## [Collected data entries]

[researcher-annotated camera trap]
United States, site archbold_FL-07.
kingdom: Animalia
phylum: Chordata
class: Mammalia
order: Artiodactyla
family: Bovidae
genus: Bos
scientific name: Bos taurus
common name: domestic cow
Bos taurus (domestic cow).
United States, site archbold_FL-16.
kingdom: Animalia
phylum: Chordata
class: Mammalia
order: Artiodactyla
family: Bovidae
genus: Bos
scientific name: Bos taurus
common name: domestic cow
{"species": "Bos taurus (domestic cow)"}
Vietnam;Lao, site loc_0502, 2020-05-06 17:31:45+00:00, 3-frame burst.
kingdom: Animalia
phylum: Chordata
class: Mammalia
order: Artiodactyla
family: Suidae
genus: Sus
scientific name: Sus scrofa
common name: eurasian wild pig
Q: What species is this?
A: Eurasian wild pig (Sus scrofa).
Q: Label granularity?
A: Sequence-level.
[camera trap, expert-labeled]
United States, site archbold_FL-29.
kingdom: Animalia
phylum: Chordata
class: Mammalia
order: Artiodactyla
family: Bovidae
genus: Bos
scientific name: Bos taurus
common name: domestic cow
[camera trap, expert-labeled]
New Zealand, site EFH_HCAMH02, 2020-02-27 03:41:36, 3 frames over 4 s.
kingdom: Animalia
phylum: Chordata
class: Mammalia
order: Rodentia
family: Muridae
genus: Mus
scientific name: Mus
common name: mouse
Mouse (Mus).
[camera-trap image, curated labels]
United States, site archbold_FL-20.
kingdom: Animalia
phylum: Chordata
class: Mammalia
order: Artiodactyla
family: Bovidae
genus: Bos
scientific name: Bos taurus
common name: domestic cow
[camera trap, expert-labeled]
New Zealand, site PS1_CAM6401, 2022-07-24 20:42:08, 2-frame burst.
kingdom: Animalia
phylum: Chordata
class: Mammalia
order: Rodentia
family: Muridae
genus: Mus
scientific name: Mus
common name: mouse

## [What this task involves]
Whenever a line includes the word "States", pull it out of the entries.

## [Completed task]
United States, site archbold_FL-07.
United States, site archbold_FL-16.
United States, site archbold_FL-29.
United States, site archbold_FL-20.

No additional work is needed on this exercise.